In the future, an AI is to take over various tasks, including the classification of objects. Computer vision deals, among other things, with teaching AI-based systems to “see”. One of our software developers and AI engineers gives us insights into this topic.
The term computer vision is actually self-explanatory: “The goal is to give systems the ability to capture, interpret and understand visual data and images in a similar way to human perception,” explains the expert. This involves using algorithms to recognise patterns and features in images. “However, it works differently than with humans. We visually grasp an object as a whole with our eyes, usually unconsciously and effortlessly, because we can place it in context through learned knowledge. In contrast, a machine recognises an object only by means of numerical values. In concrete terms, this means that we humans perceive images by processing the light generated via the retina as a signal. In contrast, images are captured and stored by machines with the help of sensors in the form of pixels. Each pixel consists of one or more numerical values (usually a red, green and blue value), which can be evaluated by the computer vision system.”
Methods & Techniques in the IT Field Computer Vision
But how does a system recognise an object? Perceiving an imaged object can be achieved through various methods, including image recognition, face recognition, image segmentation, motion detection, 3D reconstruction. “Since images are considered unstructured data, features need to be defined and programmed – unlike structured data e.g. data in tabular form. With classical computer vision methods, this is very time-consuming because it is virtually a manual process. But since machine learning (ML) is becoming more and more advanced, computer vision is also more feasible, because feature generation has become much easier with ML,” says the MVI PROPLANT colleague.
Different techniques and algorithms are used to enable computer vision, including deep neural networks. Especially for computer vision, there are so-called Convolutional Neural Networks (CNN). “These networks have different feature levels and work their way from the concrete spatial perception of an object to the abstract technical data level.”
Using the cat image as an example (see header image), this means that colour features for fur and eye colour, for example, must be stored in the system in all variants. In contrast to humans, a cat can have a yellow or reddish eye colour. So if the object’s eyes are yellow, the AI can end up excluding the object ‘human’. “And that is only one feature for object recognition. A computer vision dataset must contain thousands of entries for it to make meaningful evaluations. We could hardly do that without machine learning. So high quality datasets have to be integrated into ML so that a system can complete training that enables computer vision.”

Possible applications in industry
Computer vision systems are used in the manufacturing industry, for example, to comply with safety standards. “The systems can detect whether safety clothing is being worn in accordance with regulations in order to minimise possible safety risks in advance. In addition, such systems can classify the severity of accidents and take the necessary steps to help affected persons, for example by switching off certain machines or informing third parties,” he explains vividly.

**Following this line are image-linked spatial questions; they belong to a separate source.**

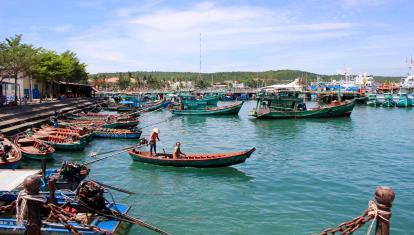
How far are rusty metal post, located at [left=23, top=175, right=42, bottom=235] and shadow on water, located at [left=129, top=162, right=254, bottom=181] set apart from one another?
14.9 m

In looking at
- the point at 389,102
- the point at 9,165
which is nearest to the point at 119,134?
the point at 9,165

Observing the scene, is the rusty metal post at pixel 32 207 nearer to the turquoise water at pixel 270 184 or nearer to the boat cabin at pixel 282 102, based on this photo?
the turquoise water at pixel 270 184

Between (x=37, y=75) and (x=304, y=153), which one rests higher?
(x=37, y=75)

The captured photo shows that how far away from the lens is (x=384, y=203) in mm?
6312

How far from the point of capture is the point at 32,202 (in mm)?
7281

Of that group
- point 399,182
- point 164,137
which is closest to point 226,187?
point 399,182

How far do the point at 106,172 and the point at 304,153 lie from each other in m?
15.4

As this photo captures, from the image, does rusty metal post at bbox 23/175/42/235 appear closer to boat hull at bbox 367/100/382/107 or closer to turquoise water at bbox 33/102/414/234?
turquoise water at bbox 33/102/414/234

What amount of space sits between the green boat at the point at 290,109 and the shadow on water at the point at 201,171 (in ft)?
115

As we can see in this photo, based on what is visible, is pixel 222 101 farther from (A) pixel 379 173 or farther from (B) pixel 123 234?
(B) pixel 123 234

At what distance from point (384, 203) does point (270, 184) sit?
14754 millimetres

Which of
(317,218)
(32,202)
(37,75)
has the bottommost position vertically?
(317,218)

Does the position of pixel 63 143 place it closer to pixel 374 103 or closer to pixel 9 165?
pixel 9 165

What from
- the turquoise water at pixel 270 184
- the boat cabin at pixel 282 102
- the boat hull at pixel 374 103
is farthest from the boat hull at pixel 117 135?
the boat hull at pixel 374 103
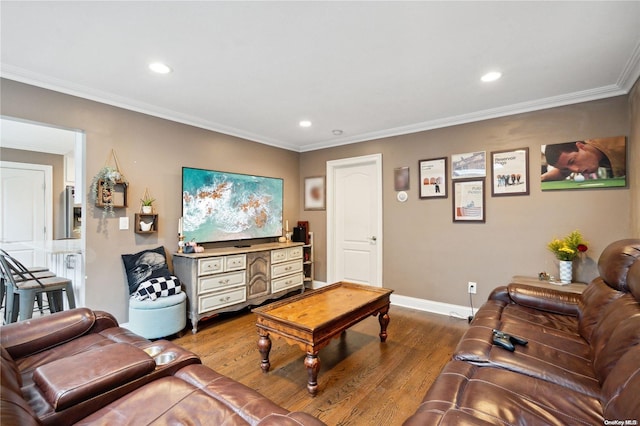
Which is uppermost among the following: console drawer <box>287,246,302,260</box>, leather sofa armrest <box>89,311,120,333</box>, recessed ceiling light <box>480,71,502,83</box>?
recessed ceiling light <box>480,71,502,83</box>

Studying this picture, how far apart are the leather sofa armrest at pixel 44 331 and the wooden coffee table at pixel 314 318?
3.50 ft

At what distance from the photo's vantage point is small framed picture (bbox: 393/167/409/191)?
3967 millimetres

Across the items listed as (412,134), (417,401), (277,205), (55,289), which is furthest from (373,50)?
(55,289)

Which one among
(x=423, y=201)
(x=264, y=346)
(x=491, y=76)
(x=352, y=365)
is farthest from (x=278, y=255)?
(x=491, y=76)

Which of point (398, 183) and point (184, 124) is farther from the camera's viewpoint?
point (398, 183)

Current developments on the market show that new architectures are emerging for this purpose, which can reduce the amount of data needed. “The reusability of already learned features of existing neural networks also plays a role here, as images are hierarchical and you can usually adapt the first layers (layers) with the simple object features for other systems or project requirements. There is a lot of potential in using computer vision systems for different use cases.” Robotic applications in production or even autonomous driving rely on object and image recognition that can be realised through computer vision. The AI engineers at MVI in Berlin are working on this trendy topic and are driving development in this field.